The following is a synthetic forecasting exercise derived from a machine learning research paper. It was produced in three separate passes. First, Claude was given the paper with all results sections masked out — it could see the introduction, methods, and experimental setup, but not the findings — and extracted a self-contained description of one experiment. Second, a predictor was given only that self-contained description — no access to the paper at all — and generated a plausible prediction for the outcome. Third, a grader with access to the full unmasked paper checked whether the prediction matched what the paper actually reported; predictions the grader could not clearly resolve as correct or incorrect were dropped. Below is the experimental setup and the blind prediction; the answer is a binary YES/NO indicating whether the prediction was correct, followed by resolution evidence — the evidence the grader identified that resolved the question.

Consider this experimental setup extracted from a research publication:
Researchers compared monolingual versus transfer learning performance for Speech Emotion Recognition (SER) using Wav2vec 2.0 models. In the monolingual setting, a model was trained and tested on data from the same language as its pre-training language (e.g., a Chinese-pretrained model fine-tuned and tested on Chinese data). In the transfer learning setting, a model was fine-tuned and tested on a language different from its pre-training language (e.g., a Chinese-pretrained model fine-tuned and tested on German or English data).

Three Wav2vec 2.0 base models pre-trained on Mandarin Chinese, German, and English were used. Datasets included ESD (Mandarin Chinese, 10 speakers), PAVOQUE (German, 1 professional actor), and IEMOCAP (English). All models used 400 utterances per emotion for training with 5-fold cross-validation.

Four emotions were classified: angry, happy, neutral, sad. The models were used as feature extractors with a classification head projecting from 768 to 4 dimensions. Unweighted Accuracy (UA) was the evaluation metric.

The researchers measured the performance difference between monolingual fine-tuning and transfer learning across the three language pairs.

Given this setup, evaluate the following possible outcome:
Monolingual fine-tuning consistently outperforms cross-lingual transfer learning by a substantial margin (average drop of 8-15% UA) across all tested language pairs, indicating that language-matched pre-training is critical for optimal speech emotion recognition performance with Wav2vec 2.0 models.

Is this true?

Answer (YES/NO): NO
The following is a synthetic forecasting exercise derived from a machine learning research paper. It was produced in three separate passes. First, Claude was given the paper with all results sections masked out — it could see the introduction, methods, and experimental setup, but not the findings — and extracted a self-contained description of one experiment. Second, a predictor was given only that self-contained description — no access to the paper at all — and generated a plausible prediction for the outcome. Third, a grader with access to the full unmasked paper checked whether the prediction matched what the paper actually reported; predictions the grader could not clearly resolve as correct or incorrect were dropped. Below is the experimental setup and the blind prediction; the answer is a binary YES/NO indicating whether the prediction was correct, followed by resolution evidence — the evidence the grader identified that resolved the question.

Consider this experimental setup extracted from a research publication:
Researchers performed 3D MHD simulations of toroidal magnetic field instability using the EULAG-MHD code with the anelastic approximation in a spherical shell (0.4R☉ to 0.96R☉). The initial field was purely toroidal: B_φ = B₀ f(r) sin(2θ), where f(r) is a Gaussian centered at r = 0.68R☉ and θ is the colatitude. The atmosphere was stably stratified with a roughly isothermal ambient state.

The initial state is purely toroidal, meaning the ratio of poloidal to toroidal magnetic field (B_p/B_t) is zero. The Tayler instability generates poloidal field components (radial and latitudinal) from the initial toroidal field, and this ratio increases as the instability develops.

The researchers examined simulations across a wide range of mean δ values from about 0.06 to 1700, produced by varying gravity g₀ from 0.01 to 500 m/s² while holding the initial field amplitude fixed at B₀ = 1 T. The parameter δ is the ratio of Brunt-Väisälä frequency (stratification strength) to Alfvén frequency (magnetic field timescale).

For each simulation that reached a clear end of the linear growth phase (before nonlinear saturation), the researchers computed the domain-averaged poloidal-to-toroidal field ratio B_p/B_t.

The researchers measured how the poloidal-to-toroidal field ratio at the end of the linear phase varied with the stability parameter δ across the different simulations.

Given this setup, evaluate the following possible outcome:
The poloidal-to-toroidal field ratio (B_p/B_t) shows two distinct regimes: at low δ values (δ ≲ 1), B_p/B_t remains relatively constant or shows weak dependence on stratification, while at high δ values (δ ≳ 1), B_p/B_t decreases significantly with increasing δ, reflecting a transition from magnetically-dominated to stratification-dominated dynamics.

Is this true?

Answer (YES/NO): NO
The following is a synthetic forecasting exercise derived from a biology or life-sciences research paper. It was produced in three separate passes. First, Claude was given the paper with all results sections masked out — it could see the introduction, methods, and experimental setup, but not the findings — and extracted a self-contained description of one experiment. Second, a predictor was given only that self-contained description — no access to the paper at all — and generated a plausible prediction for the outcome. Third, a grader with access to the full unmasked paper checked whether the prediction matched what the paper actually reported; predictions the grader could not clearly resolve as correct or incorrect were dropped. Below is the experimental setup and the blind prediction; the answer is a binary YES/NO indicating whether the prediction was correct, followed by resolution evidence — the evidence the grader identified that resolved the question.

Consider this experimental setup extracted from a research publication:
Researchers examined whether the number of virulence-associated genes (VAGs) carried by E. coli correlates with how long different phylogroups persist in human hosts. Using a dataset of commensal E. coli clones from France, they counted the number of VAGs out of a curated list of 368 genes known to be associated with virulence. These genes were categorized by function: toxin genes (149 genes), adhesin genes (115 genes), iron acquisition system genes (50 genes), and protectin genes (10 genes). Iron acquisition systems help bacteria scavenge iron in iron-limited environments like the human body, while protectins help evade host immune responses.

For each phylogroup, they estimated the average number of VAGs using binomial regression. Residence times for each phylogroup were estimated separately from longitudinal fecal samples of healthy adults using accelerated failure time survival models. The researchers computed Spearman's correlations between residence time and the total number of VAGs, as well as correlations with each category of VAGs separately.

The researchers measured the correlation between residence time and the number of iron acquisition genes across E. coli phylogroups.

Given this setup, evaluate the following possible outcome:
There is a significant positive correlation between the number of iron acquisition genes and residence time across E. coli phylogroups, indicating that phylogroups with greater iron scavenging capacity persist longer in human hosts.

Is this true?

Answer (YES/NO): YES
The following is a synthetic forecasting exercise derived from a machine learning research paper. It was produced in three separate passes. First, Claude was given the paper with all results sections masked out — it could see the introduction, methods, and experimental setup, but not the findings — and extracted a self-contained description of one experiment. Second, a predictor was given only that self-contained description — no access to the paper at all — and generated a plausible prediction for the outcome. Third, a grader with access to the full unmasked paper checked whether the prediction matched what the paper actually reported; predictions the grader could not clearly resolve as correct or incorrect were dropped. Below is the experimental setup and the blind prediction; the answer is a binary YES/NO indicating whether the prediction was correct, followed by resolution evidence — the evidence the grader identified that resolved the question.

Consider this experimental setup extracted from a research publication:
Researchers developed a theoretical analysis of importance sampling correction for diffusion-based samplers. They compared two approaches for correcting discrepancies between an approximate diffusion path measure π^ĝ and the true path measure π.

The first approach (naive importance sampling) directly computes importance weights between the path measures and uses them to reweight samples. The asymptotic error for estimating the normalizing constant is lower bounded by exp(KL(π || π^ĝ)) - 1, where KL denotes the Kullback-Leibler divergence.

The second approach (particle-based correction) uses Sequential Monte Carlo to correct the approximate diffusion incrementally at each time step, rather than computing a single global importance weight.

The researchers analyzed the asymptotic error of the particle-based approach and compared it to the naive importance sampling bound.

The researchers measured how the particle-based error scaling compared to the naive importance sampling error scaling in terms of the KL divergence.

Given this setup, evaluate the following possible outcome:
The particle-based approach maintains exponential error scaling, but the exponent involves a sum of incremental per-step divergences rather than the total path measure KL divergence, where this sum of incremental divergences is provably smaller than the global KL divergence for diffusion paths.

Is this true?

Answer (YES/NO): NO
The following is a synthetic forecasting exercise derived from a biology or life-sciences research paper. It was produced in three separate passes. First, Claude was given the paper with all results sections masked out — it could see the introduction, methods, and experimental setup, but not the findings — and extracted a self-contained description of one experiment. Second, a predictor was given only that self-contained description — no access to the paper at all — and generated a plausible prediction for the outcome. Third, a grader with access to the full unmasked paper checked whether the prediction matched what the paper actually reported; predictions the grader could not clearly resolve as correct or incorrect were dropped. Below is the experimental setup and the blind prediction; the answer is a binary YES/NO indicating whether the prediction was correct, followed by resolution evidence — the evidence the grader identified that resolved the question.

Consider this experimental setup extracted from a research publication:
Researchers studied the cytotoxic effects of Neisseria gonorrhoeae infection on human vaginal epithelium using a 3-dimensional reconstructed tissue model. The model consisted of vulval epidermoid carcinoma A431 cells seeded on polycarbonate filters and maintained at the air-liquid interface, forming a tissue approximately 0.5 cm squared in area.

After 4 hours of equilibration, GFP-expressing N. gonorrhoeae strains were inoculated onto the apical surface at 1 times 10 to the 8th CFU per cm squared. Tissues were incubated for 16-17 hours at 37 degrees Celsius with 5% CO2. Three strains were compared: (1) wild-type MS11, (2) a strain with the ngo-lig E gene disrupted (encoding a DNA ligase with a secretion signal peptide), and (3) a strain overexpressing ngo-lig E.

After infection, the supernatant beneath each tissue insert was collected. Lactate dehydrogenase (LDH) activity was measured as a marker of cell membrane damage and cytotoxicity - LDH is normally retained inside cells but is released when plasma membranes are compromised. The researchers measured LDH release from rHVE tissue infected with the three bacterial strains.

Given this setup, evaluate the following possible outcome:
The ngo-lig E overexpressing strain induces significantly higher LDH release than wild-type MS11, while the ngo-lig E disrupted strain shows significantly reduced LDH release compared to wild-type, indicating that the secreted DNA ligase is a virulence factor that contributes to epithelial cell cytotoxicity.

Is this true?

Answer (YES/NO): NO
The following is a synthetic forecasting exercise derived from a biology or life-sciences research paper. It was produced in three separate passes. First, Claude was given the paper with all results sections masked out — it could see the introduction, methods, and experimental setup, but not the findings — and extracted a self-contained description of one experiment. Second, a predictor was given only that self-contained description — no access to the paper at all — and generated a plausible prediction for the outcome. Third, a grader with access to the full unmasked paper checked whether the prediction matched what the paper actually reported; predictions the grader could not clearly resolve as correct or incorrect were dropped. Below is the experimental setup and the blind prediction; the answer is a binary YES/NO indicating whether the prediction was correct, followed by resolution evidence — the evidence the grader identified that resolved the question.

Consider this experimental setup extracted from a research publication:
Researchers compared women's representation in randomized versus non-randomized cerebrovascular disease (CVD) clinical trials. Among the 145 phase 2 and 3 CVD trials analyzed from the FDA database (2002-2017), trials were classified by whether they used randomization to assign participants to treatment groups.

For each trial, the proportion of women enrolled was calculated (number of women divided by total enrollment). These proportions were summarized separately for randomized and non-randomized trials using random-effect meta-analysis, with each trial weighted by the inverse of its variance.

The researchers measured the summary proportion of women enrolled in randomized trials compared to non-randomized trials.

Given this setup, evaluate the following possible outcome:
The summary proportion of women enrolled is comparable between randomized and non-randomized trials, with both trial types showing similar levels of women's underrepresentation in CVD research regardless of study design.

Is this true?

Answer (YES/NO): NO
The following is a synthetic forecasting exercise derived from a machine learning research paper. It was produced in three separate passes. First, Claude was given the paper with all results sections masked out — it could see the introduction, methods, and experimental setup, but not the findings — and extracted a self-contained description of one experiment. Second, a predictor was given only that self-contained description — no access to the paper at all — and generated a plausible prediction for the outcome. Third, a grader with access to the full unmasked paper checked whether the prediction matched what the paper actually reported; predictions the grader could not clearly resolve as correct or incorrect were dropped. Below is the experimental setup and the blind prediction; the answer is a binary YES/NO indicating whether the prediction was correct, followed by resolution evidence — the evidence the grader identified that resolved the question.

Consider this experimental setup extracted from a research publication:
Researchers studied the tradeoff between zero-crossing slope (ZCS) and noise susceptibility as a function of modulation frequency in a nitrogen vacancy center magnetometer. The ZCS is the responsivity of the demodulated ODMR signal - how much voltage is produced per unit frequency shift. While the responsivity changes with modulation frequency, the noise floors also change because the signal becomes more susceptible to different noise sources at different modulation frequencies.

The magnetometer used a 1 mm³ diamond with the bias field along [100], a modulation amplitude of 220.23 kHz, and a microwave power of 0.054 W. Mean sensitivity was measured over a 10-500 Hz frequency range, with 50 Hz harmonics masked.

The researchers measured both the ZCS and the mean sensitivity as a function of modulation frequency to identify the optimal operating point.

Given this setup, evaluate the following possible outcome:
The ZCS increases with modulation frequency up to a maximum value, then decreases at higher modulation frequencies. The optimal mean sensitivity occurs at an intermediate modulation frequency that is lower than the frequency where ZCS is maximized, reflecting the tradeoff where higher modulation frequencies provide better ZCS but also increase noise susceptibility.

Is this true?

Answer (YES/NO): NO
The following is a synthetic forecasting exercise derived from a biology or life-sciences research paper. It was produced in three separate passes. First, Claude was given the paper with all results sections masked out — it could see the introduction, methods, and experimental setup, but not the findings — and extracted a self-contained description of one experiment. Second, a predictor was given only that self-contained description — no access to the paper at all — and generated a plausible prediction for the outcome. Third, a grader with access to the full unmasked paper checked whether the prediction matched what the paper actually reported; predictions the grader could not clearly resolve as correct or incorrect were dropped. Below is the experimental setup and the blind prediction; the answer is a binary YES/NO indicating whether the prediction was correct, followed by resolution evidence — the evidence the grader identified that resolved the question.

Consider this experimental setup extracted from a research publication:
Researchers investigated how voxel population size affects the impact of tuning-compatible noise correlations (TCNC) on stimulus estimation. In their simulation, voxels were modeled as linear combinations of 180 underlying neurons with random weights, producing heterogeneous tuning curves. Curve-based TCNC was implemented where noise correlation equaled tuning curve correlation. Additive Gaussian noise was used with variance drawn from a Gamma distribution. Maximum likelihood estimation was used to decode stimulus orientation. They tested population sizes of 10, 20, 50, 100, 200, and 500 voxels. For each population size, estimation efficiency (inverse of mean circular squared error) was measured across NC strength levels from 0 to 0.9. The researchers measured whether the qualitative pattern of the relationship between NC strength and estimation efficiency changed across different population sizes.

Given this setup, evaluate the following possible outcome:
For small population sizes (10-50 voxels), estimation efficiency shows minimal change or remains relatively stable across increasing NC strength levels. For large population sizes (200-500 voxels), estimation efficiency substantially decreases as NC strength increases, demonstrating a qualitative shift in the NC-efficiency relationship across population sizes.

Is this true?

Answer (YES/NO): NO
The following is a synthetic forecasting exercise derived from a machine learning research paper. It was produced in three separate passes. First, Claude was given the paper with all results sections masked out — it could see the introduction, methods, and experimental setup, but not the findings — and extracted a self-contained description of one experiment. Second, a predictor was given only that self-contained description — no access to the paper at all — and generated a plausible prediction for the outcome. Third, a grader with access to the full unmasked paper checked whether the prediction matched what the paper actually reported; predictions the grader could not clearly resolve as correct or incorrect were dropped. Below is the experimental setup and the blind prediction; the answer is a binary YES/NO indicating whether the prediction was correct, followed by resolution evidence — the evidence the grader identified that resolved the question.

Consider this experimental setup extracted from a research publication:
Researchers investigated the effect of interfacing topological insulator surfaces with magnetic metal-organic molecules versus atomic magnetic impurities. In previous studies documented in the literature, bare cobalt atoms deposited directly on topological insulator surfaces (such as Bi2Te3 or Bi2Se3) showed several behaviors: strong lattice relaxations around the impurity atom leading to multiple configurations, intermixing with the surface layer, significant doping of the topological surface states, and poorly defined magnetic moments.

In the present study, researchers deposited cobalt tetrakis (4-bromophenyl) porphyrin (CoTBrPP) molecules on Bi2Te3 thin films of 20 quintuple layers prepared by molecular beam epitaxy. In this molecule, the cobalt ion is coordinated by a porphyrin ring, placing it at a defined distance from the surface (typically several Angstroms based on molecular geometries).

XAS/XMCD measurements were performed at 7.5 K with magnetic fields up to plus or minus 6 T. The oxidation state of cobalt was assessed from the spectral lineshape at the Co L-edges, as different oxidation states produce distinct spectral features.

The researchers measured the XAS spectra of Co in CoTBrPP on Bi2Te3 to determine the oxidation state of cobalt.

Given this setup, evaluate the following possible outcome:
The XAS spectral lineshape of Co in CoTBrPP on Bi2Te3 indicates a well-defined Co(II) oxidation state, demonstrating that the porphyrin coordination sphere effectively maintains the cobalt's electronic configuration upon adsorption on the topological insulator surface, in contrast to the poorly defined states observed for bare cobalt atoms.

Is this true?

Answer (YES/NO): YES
──────
ASSIGNED TASK: Return every line of the material in which the word "cobalt" is found.

OUTPUT:
Researchers investigated the effect of interfacing topological insulator surfaces with magnetic metal-organic molecules versus atomic magnetic impurities. In previous studies documented in the literature, bare cobalt atoms deposited directly on topological insulator surfaces (such as Bi2Te3 or Bi2Se3) showed several behaviors: strong lattice relaxations around the impurity atom leading to multiple configurations, intermixing with the surface layer, significant doping of the topological surface states, and poorly defined magnetic moments.
In the present study, researchers deposited cobalt tetrakis (4-bromophenyl) porphyrin (CoTBrPP) molecules on Bi2Te3 thin films of 20 quintuple layers prepared by molecular beam epitaxy. In this molecule, the cobalt ion is coordinated by a porphyrin ring, placing it at a defined distance from the surface (typically several Angstroms based on molecular geometries).
XAS/XMCD measurements were performed at 7.5 K with magnetic fields up to plus or minus 6 T. The oxidation state of cobalt was assessed from the spectral lineshape at the Co L-edges, as different oxidation states produce distinct spectral features.
The researchers measured the XAS spectra of Co in CoTBrPP on Bi2Te3 to determine the oxidation state of cobalt.
The XAS spectral lineshape of Co in CoTBrPP on Bi2Te3 indicates a well-defined Co(II) oxidation state, demonstrating that the porphyrin coordination sphere effectively maintains the cobalt's electronic configuration upon adsorption on the topological insulator surface, in contrast to the poorly defined states observed for bare cobalt atoms.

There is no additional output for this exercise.